Bowen began making and selling woodcuts in the mid-eighties, due to the availability of wood close to her home. Starting in black and white woodcuts, Bowen learned to print with a range of colors and a printing press. Her work in woodblock printmaking has continued the ethic of seeking a straightforward livelihood generated by making goods by hand. The prints recently have focused on illustrations for picture books, written by herself, as well as others.
Her topics have evolved from views of her local rural life into the folktales and stories which inform rural lives worldwide. Recent interest in the oral tradition of these folktales has led Bowen toward pageantry, creating puppets, scripts, and staging for community street theater and dance performances.
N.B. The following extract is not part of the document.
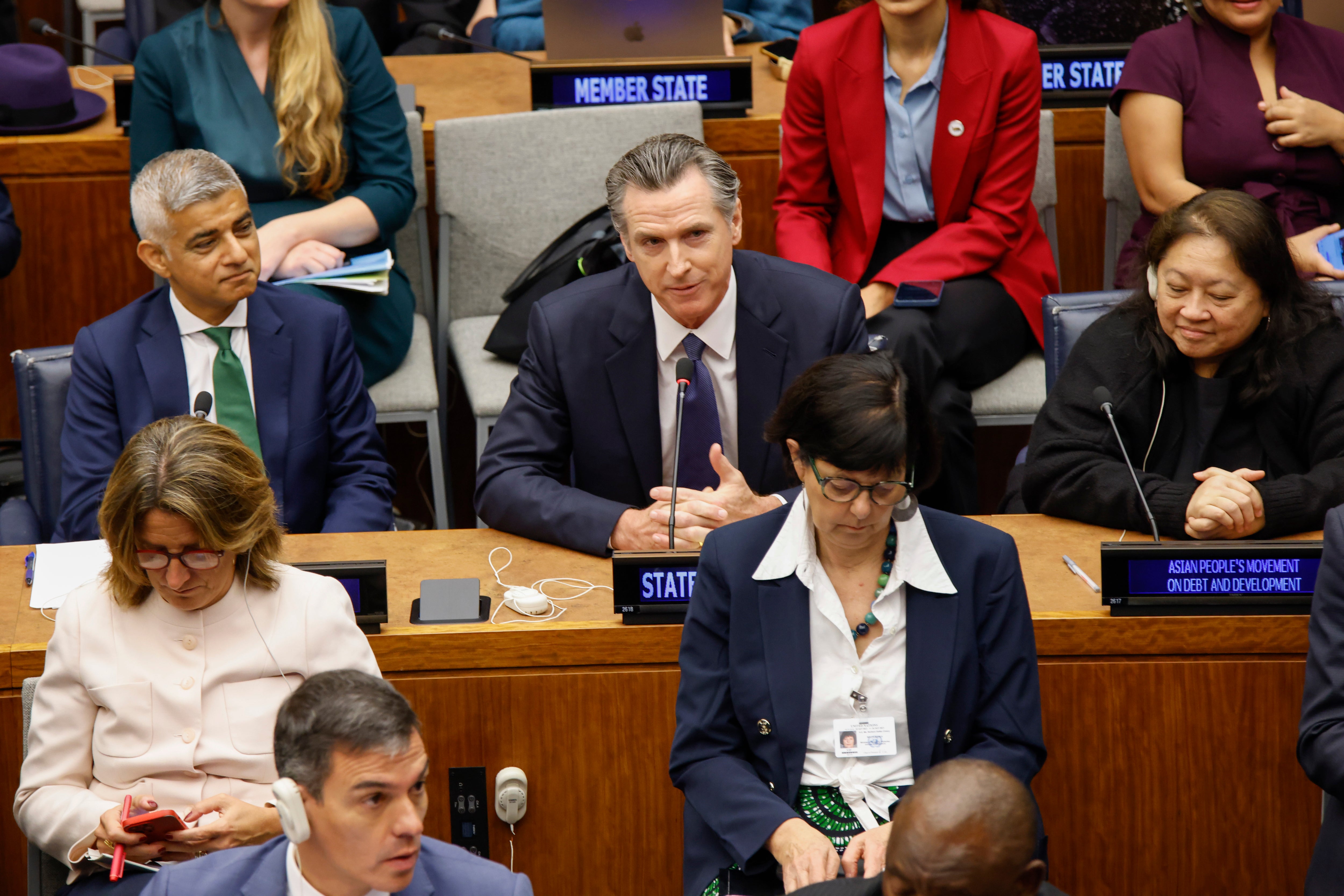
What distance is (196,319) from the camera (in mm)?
2781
Bowen has for many years produced prints to illustrate her own tales, including Antler, Bear, Canoe: A Northwoods Alphabet Year, and stories written by others, such as Nancy Van Laan’s Shingebiss: An Ojibwe Legend. She is also involved with designing puppets and staging for local theatrics and is well known for the signature tepee she uses to mark her spot at art fairs.
Bowen operates a studio and gallery in the historic, century-old Grand Marais Playhouse in Grand Marais, MN. Her three sons are her collaborators: printmaker Jeremy, webmaster Eric and woodcrafter Philip. Her work is available in galleries around the upper Midwest. Their mission is “to express a life of hand-crafted, straightforward livelihood, considerate of the land and her inhabiting communities.”
This exhibit is sponsored by Commonweal Theatre Company and by the voters of Minnesota through a Minnesota State Arts Board Operating Support grant, thanks to a legislative appropriation from the arts and cultural heritage fund.